Teks.

++++++++++

Dalam hal ini, yang diatur dalam SOFA tersebut bukanlah bantuan kemanusiaannya
tetapi status hokum terhadap kehadiran personil militer dan sipil asing di
wilayah suatu Negara.
Dalam penanggulangan bencana nasional seperrti halnya
bencana alam gempa bumi disertai tsunami dahsyat di Aceh tahun 2004 lalu, kedatangan
militer asing dari berbagai negara sahabat, dengan dilengkapi peralatan perang
modern dan canggih yang dapat digunakan dalam misi kemanusiaan mencapai lebih
dari 4.000 orang personil. Puluhan helicopter dan kapal perang, pesawat
angkutan berat Hercules C 130 dari militer asing yang mengangkut bahan makanan,
obat-obatan, air bersih dan lain-lain. Nangroe Aceh Darussalam seolah-olah
sedang dikuasai oleh negara asing, TNI dan Polri dengan jumlah pesawat
helicopter dan kapal perang yang terbatas terlihat sangat kecil dan tidak ada
artinya, jika dibandingkan dengan kekuasaan militer asing yang beroperasi
kemanusiaan di Nangroe Aceh Darussalam. Fenomena yang memprihatinkan
tersebut, jika dipandang dari kedaulatan negara memang sangat tragis . Hal ini
berkenaan dengan masalah hukum atau peraturan perundang-undangan, baik
menyangkut Undang-undang Nomor 3 Tahun 2002 tentang Pertahanan Negara,
Undang-undang Nomor 9 Tahun 1992 tentang Keimigrasian dan Undang-Undang Dasar
1945, karena kesemuanya dilanggar dan diabaikan dengan alasan kedaruratan yang
merupakan faktor pembenar.

++++++++++

Data Terdaftar.

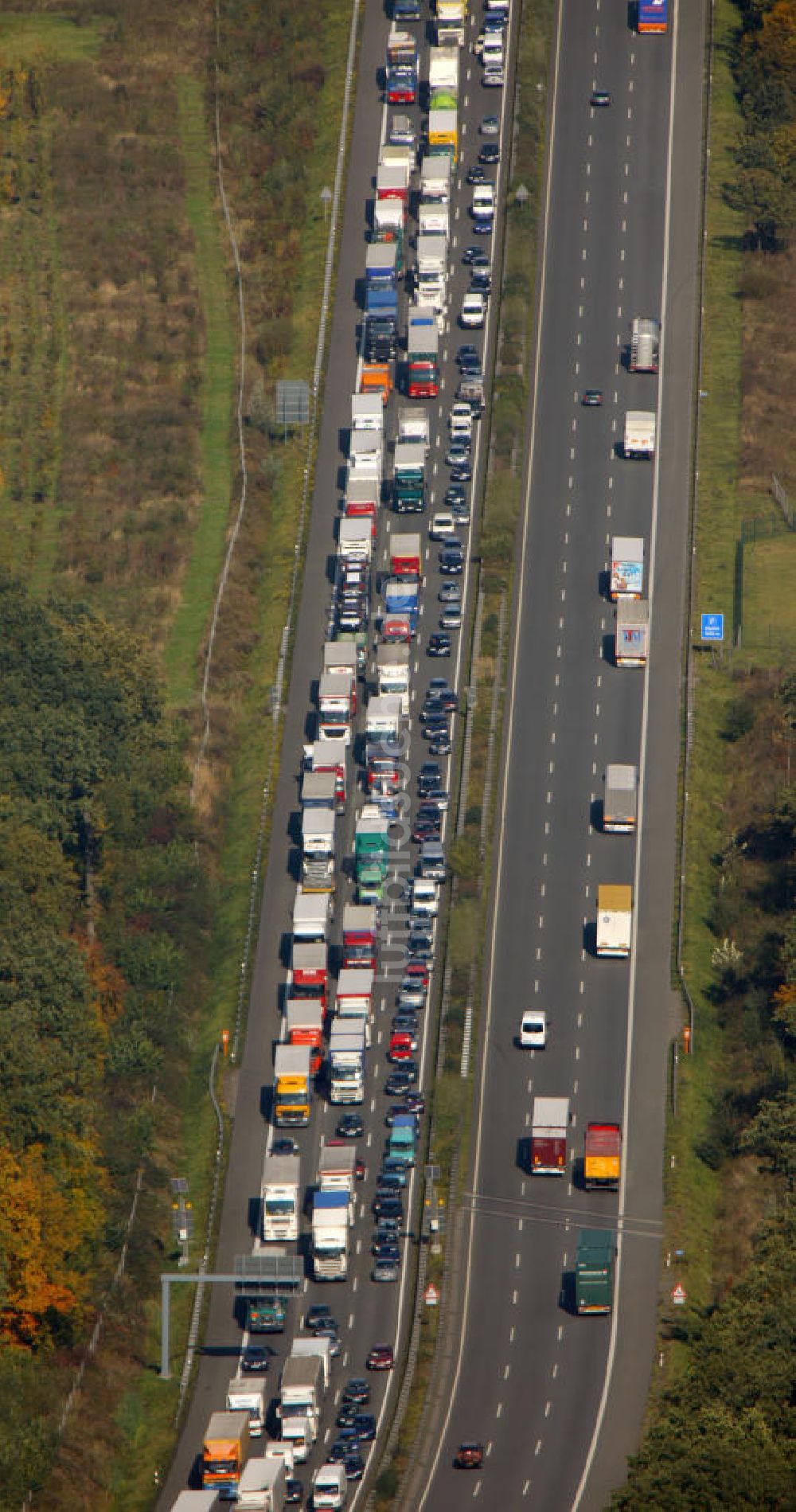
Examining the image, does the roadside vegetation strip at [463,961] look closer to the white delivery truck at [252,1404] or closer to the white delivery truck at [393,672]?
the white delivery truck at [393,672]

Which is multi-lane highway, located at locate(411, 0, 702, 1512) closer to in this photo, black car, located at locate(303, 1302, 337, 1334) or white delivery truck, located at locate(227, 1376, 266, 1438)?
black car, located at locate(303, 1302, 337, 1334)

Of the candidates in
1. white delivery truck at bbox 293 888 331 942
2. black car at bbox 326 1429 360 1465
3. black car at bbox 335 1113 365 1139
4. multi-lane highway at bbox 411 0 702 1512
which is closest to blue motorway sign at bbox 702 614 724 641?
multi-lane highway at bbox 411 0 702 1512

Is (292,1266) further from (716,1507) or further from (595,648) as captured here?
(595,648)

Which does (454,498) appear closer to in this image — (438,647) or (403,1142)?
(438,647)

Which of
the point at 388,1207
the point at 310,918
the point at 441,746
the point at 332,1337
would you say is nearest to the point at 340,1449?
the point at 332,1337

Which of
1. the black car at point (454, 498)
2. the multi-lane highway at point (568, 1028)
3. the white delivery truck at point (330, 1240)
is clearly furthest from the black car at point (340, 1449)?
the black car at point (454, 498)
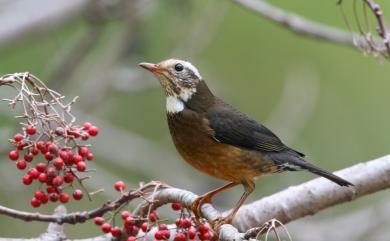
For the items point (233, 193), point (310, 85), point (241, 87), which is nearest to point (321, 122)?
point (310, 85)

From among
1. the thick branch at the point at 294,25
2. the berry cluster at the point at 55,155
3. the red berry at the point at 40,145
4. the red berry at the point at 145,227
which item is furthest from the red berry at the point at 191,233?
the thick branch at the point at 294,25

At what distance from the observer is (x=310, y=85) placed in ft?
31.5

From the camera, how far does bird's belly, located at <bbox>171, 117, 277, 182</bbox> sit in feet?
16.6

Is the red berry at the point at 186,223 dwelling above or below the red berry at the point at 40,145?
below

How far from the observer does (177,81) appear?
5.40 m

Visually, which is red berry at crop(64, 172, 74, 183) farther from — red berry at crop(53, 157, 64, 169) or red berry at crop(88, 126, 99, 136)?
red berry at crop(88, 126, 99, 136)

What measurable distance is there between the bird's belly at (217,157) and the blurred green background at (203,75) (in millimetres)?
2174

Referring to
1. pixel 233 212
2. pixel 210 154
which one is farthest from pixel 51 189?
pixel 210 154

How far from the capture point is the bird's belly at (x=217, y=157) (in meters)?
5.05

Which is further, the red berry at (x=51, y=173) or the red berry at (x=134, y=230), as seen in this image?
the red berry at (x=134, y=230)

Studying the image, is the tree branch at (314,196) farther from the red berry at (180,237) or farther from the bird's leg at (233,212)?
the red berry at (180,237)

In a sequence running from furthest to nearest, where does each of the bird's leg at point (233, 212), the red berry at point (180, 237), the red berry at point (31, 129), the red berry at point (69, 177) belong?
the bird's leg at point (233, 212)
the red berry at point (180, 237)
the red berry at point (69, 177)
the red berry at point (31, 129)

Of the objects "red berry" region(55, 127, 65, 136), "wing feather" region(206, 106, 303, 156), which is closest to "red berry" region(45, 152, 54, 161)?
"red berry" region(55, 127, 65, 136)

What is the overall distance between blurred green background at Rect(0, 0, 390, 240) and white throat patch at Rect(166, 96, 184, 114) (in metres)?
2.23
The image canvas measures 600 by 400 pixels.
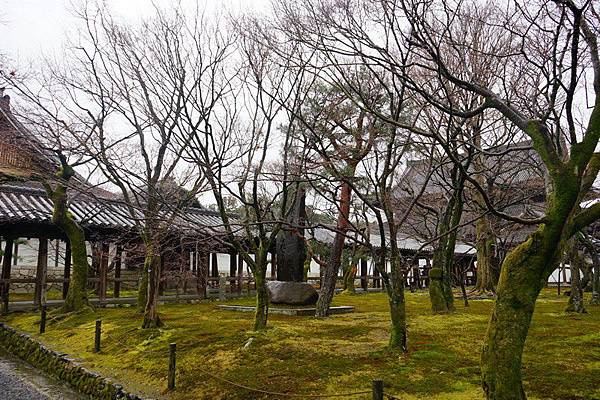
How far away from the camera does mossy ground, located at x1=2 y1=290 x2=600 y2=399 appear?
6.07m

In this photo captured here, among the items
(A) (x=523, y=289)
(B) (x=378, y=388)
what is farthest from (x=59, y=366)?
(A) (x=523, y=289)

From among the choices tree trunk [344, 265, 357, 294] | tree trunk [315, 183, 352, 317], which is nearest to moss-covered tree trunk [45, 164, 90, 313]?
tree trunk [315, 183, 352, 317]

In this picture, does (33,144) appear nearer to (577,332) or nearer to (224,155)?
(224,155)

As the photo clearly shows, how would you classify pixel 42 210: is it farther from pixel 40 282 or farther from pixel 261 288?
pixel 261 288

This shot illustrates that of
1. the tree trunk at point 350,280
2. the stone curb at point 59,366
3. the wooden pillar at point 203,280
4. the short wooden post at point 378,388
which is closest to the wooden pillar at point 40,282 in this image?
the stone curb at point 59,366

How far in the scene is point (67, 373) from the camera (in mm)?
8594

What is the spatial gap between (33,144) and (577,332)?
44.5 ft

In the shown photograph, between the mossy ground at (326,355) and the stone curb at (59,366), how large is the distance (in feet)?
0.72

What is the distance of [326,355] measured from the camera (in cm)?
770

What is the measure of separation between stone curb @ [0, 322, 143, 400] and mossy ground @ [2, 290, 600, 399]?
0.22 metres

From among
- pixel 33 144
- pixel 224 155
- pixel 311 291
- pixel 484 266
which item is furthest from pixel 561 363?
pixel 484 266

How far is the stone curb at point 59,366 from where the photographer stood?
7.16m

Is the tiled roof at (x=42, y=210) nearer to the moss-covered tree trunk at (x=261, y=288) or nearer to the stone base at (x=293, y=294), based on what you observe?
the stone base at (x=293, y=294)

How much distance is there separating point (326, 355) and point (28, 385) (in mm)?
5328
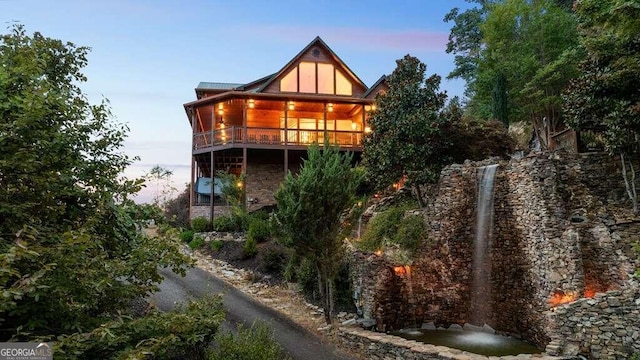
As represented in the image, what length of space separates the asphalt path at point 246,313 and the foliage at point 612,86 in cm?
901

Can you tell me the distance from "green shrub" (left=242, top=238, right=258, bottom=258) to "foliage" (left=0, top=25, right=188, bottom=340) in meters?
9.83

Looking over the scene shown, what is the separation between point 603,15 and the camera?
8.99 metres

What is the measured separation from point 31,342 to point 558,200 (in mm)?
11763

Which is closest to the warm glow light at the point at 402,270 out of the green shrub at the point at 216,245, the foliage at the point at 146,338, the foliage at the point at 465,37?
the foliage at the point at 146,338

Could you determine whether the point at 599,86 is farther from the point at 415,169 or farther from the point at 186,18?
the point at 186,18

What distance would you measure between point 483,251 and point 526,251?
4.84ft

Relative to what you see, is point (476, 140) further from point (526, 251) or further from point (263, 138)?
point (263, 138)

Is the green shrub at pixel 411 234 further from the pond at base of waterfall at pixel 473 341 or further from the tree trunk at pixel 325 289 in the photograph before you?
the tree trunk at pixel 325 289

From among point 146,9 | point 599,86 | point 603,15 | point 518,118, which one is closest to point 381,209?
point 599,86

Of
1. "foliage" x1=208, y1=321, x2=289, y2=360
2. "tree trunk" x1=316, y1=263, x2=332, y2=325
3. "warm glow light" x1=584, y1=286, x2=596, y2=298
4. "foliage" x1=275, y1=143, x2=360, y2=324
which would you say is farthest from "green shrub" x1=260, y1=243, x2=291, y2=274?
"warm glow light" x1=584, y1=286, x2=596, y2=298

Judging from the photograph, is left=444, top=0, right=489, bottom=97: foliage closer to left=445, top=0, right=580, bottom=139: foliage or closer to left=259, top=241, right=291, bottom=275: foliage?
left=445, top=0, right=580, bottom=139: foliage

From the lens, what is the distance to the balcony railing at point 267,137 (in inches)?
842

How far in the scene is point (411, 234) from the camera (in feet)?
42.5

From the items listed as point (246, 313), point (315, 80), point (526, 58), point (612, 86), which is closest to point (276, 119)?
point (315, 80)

++++++++++

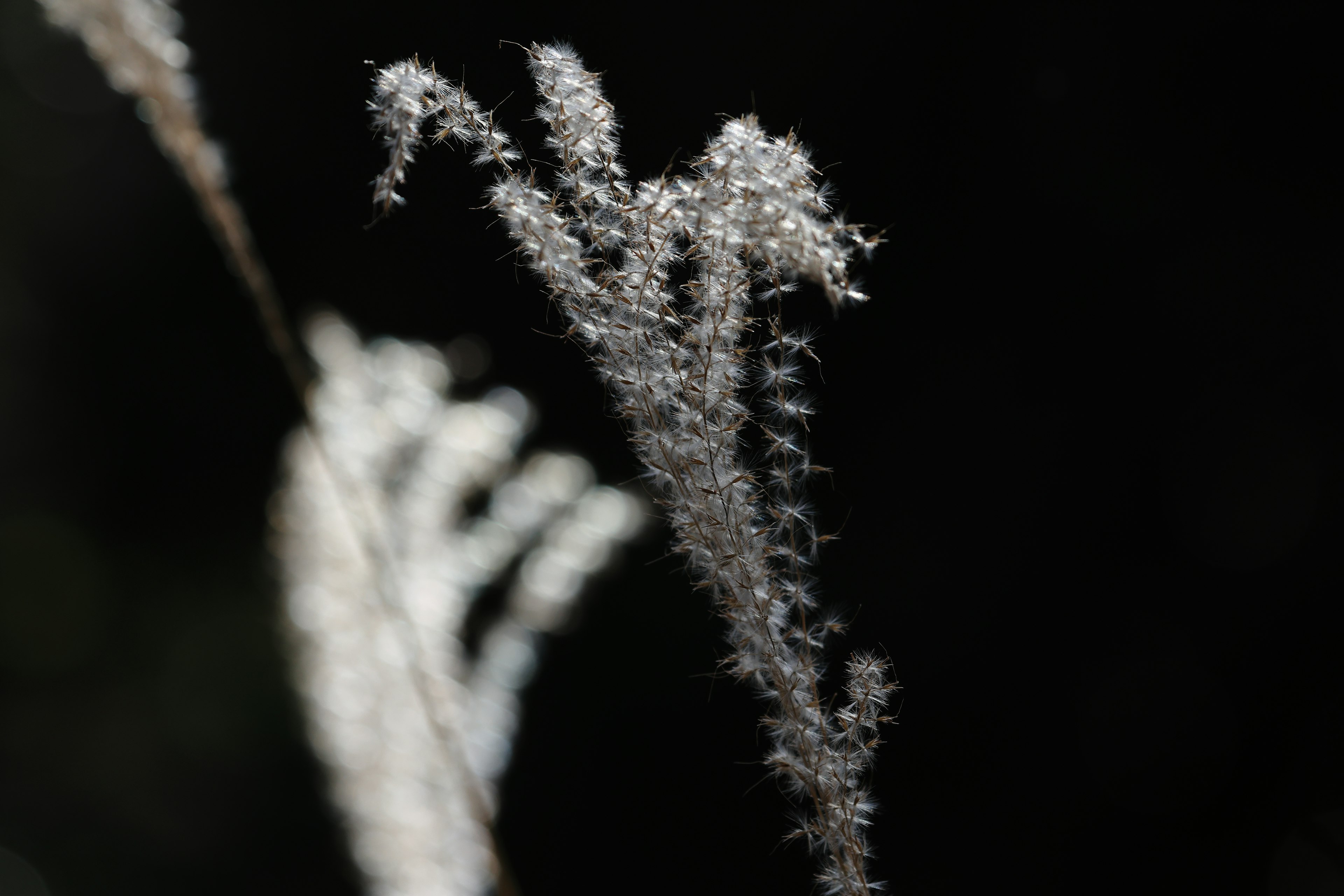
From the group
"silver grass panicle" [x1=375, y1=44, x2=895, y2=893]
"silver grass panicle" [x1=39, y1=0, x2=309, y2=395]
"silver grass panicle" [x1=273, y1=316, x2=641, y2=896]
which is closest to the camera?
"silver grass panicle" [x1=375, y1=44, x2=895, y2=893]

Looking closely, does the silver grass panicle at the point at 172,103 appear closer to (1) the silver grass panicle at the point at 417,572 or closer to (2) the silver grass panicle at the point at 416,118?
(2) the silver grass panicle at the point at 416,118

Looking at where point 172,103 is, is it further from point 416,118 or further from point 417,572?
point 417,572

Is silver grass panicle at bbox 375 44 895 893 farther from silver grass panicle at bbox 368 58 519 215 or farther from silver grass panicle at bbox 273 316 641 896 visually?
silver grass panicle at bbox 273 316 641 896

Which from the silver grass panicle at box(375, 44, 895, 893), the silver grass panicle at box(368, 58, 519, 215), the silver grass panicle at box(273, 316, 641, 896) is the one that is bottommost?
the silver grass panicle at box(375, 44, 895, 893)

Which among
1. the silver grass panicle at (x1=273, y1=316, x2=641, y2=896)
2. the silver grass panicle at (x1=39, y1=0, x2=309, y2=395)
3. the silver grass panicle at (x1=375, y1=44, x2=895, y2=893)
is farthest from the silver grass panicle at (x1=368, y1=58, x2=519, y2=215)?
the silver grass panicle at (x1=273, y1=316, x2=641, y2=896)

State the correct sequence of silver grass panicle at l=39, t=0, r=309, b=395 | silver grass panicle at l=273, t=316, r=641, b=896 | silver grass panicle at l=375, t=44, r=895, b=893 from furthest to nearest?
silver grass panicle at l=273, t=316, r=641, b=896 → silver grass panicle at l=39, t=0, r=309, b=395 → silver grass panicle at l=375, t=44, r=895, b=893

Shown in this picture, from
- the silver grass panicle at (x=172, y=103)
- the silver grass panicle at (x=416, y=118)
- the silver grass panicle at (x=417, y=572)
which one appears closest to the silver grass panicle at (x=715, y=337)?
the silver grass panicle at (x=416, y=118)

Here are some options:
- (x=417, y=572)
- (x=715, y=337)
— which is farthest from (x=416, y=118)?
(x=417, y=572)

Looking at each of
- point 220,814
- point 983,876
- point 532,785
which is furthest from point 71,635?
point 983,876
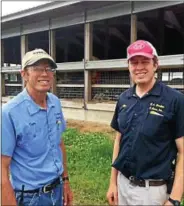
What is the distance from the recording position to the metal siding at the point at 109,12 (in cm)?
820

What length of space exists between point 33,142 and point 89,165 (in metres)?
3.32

++++++++++

Uraian Tugas.
Tuliskan kembali seluruh teks di atas tentang kehadiran militer asing di Aceh tanpa mengubah satu kata pun.

Jawaban Benar.
Dalam hal ini, yang diatur dalam SOFA tersebut bukanlah bantuan kemanusiaannya
tetapi status hokum terhadap kehadiran personil militer dan sipil asing di
wilayah suatu Negara.
Dalam penanggulangan bencana nasional seperrti halnya
bencana alam gempa bumi disertai tsunami dahsyat di Aceh tahun 2004 lalu, kedatangan
militer asing dari berbagai negara sahabat, dengan dilengkapi peralatan perang
modern dan canggih yang dapat digunakan dalam misi kemanusiaan mencapai lebih
dari 4.000 orang personil. Puluhan helicopter dan kapal perang, pesawat
angkutan berat Hercules C 130 dari militer asing yang mengangkut bahan makanan,
obat-obatan, air bersih dan lain-lain. Nangroe Aceh Darussalam seolah-olah
sedang dikuasai oleh negara asing, TNI dan Polri dengan jumlah pesawat
helicopter dan kapal perang yang terbatas terlihat sangat kecil dan tidak ada
artinya, jika dibandingkan dengan kekuasaan militer asing yang beroperasi
kemanusiaan di Nangroe Aceh Darussalam. Fenomena yang memprihatinkan
tersebut, jika dipandang dari kedaulatan negara memang sangat tragis . Hal ini
berkenaan dengan masalah hukum atau peraturan perundang-undangan, baik
menyangkut Undang-undang Nomor 3 Tahun 2002 tentang Pertahanan Negara,
Undang-undang Nomor 9 Tahun 1992 tentang Keimigrasian dan Undang-Undang Dasar
1945, karena kesemuanya dilanggar dan diabaikan dengan alasan kedaruratan yang
merupakan faktor pembenar.